* [WHAT NEEDS TO BE DONE]
In the post on race and Christianity below, in what year was Dreams from My Father published?

* [SOURCE PASSAGE]
· · · · ·
Tag Archives: Christian

Race, The Cross, & Christianity

This afternoon, my wife and I watched the moving The Help staring Viola Davis as Aibileen Clark, Octavia Spencer as Minny Jackson, and Emma Stone as Eugenia “Skeeter” Phelan.

Set in Mississippi during the 1960s, Skeeter (Emma_Stone) is a southern society girl who returns from college determined to become a writer, but turns her friends’ lives — and a Mississippi town — upside down when she decides to interview the black women who have spent their lives taking care of prominent southern families. When she arrives home, she finds that her nanny and family’s maid Constantine Jefferson (played by Cicely Tyson) is gone. Skeeter sees the chance of writing a book about the relationship of the black maids with the Southern society for an editor from New York. First, she convinces Aibileen Clark (Viola Davis) to open her heart to her; then Minny Jackson (Octavia Spencer) is unfairly fired by the arrogant Hilly Holbrook (Bryce Dallas Howard), who is a leader in the racist high society, and Minny decides to tell her stories after finding a job with the outcast Celia Foote (Jessica Chastain). Soon eleven other maids accept to be interviewed by Skeeter that also tells the truth about Constantine. When the book “The Help” is released, Jackson’s high society will never be the same.

Barak Obama, in his new preface to his older book Dreams from My Father: A Story of Race and Inheritance, quotes William Faulkner to show that history is never dead. He describes the difference between the time the book was written and the time he was writing the new preface.

The book was published in 1995, “against a backdrop of Silicon Valley and a booming stock market; the collapse of the Berlin Wall; Mandela – in slow, sturdy steps – emerging from prison to lead a country, the signing of peace accords in Oslo.” He observed that there was a rising global optimism as writers announced the end of our fractured history, “the ascendance of free markets, and liberal democracy, the replacement of old hatreds and wars between nations with virtual communities and battles for market shares.”

“And then,” he says, “on September 11, 2001, the world fractures.”

“History returned that day with a vengeance; … in fact, as Faulkner reminds us, the past is never dead and buried – it isn’t even past. This collective history, this past, directly touches our own.”

The United States has been treating evidence of racism, prejudice, and discrimination, and not the causes, since the Civil War. Slavery; “separate but equal”; segregated pools, buses, trains and water fountains; workplace and housing discrimination; and other forms of bias and animosity have served as painful barometers of the nation’s racial health. They have been, however, treated like the pain that accompanies a broken leg. The effort was to treat or reduce the agonizing symptoms of the break rather than fix it.

In our faltering efforts to deal with race in this country, a great deal of time is devoted to responding to symptoms rather than root causes. That may help explain why racism, prejudice, and discrimination keeps being repeated.

The Bible has much to say on racial intolerance in both testaments. The good Samaritan story of Luke 10:25-27 was an attempt by Jesus to expose the wrongful attitude of racial intolerance that existed between the Jews & Samaritans during the time of Jesus. In Matt 28:19 Jesus told his followers to go out and make disciples of all nations and this would include all people groups. Jesus never said to only make disciples of some people groups, he said Òall nations. Also, Paul in Galatians 3:28 condemned racial intolerance in the church. Racial discrimination should not be a part of the true regenerated Christian.
· · · · ·
* [DATASET RECORDS]
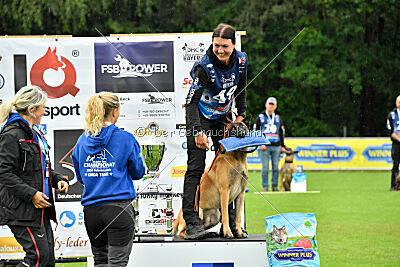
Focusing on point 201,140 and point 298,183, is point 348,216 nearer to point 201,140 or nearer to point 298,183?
point 298,183

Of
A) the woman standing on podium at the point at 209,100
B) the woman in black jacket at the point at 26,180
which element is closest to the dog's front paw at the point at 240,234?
the woman standing on podium at the point at 209,100

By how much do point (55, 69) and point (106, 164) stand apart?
8.85 feet

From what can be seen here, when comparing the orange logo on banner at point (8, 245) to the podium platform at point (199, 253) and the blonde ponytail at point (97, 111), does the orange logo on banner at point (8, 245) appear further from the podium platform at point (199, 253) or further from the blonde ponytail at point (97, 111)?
the blonde ponytail at point (97, 111)

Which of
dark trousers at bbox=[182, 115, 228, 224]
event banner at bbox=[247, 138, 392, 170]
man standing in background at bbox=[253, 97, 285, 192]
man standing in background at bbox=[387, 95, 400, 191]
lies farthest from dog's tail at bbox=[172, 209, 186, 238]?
event banner at bbox=[247, 138, 392, 170]

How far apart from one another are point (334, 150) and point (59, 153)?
48.8 ft

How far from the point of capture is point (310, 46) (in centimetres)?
2839

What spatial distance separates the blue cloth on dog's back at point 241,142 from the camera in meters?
5.33

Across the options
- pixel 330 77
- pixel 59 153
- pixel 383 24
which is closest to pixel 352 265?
pixel 59 153

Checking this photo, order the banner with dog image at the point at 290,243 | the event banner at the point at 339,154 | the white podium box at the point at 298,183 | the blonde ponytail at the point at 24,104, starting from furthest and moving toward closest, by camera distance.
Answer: the event banner at the point at 339,154 → the white podium box at the point at 298,183 → the banner with dog image at the point at 290,243 → the blonde ponytail at the point at 24,104

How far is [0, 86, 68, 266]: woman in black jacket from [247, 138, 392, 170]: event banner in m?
15.7

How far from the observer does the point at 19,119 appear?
15.2ft

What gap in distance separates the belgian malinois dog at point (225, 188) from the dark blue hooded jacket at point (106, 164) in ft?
4.02

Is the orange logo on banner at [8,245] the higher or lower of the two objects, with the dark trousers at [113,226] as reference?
lower

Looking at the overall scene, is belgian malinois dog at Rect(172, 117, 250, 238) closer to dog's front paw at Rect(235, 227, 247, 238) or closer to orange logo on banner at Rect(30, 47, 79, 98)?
dog's front paw at Rect(235, 227, 247, 238)
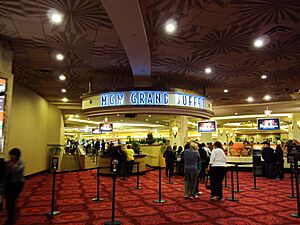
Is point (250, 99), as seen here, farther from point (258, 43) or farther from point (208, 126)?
point (258, 43)

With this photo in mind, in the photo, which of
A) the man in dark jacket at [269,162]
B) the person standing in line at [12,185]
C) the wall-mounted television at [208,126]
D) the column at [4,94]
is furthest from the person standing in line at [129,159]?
the person standing in line at [12,185]

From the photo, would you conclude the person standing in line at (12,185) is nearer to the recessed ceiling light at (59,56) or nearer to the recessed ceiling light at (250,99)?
the recessed ceiling light at (59,56)

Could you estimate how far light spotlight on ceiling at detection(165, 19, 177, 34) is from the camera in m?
4.71

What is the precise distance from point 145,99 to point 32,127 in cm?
638

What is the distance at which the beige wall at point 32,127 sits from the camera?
965cm

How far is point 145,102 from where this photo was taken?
685 cm

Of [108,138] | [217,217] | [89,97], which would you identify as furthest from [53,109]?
[108,138]

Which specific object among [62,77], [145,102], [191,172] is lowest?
[191,172]

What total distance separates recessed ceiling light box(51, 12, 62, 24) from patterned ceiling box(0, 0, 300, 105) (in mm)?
116

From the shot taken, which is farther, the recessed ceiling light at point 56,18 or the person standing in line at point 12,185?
the recessed ceiling light at point 56,18

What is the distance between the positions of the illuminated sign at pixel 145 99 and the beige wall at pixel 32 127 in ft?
11.6

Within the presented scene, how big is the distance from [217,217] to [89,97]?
4.63 metres

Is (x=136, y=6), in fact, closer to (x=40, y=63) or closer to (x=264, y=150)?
(x=40, y=63)

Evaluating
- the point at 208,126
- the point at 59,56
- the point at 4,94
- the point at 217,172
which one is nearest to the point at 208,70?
the point at 217,172
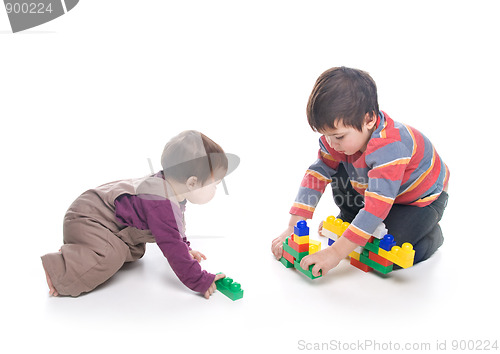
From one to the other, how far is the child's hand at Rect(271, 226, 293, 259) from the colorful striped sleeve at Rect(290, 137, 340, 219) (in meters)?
A: 0.06

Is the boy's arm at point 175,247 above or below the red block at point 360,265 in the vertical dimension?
above

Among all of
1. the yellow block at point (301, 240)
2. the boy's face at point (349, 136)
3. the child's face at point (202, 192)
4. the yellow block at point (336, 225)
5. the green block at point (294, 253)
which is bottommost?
the green block at point (294, 253)

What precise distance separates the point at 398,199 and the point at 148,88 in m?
1.00

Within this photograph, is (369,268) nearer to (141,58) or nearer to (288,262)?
(288,262)

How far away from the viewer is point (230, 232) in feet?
4.74

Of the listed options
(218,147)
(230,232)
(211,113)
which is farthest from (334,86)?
(211,113)

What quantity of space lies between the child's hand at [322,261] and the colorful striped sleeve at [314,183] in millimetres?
218

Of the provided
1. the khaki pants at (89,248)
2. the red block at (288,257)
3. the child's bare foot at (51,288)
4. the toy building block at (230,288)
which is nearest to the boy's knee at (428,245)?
the red block at (288,257)

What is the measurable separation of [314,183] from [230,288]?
0.42m

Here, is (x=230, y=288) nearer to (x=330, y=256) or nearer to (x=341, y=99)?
(x=330, y=256)

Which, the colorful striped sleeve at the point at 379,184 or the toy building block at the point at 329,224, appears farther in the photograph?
the toy building block at the point at 329,224

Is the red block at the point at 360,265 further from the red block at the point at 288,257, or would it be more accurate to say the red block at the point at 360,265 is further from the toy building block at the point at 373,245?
the red block at the point at 288,257

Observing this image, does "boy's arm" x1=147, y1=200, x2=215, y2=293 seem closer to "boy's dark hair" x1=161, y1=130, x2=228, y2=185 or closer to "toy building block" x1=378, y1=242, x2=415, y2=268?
"boy's dark hair" x1=161, y1=130, x2=228, y2=185

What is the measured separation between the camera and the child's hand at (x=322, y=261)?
43.7 inches
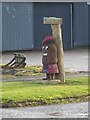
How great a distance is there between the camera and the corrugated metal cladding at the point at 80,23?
101 feet

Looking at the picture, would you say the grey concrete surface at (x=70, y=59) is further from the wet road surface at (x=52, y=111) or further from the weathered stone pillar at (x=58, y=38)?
the wet road surface at (x=52, y=111)

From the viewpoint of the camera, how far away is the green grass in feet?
36.8

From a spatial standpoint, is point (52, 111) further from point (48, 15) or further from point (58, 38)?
point (48, 15)

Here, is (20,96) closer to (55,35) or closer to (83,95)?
(83,95)

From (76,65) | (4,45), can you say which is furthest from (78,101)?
(4,45)

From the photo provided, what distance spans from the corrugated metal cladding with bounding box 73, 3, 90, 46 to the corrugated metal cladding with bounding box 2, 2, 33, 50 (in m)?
3.52

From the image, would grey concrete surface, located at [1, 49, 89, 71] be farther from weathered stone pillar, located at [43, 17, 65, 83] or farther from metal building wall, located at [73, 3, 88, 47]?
weathered stone pillar, located at [43, 17, 65, 83]

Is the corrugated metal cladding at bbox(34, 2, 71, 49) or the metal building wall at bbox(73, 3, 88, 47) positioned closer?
the corrugated metal cladding at bbox(34, 2, 71, 49)

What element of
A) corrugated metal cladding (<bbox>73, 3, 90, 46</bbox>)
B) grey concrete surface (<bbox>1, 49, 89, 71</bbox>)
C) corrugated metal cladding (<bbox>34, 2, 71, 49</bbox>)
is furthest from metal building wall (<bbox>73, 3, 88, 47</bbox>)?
grey concrete surface (<bbox>1, 49, 89, 71</bbox>)

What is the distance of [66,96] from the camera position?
11.7 metres

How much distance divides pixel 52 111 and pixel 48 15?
2059 centimetres

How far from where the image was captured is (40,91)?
1205 centimetres

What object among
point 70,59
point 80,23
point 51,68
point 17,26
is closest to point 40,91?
point 51,68

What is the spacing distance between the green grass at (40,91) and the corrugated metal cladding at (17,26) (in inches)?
558
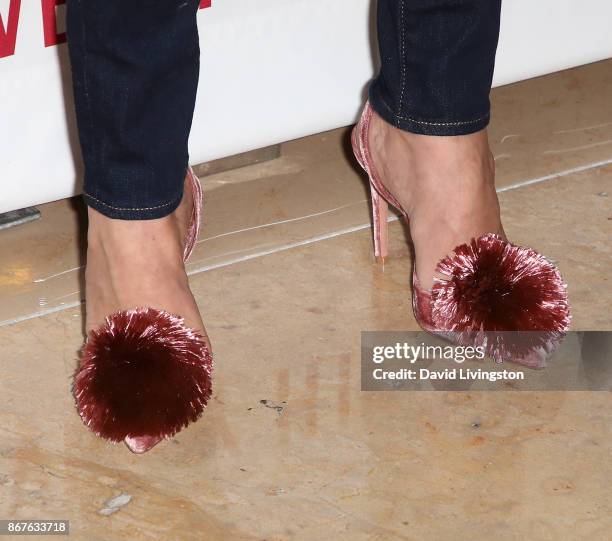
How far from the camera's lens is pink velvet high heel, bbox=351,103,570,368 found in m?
1.18

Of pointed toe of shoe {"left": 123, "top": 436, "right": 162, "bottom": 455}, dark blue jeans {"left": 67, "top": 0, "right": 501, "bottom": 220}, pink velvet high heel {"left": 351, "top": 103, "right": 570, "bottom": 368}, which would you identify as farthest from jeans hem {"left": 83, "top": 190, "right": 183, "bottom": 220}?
pink velvet high heel {"left": 351, "top": 103, "right": 570, "bottom": 368}

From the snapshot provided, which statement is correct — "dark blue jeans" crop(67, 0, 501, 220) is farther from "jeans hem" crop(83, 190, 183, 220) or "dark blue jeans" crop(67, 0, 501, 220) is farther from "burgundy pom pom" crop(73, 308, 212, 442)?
"burgundy pom pom" crop(73, 308, 212, 442)

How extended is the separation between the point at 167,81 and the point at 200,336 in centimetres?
28

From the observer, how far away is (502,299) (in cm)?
118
· · · · ·
* [WRITTEN SOLUTION]
1995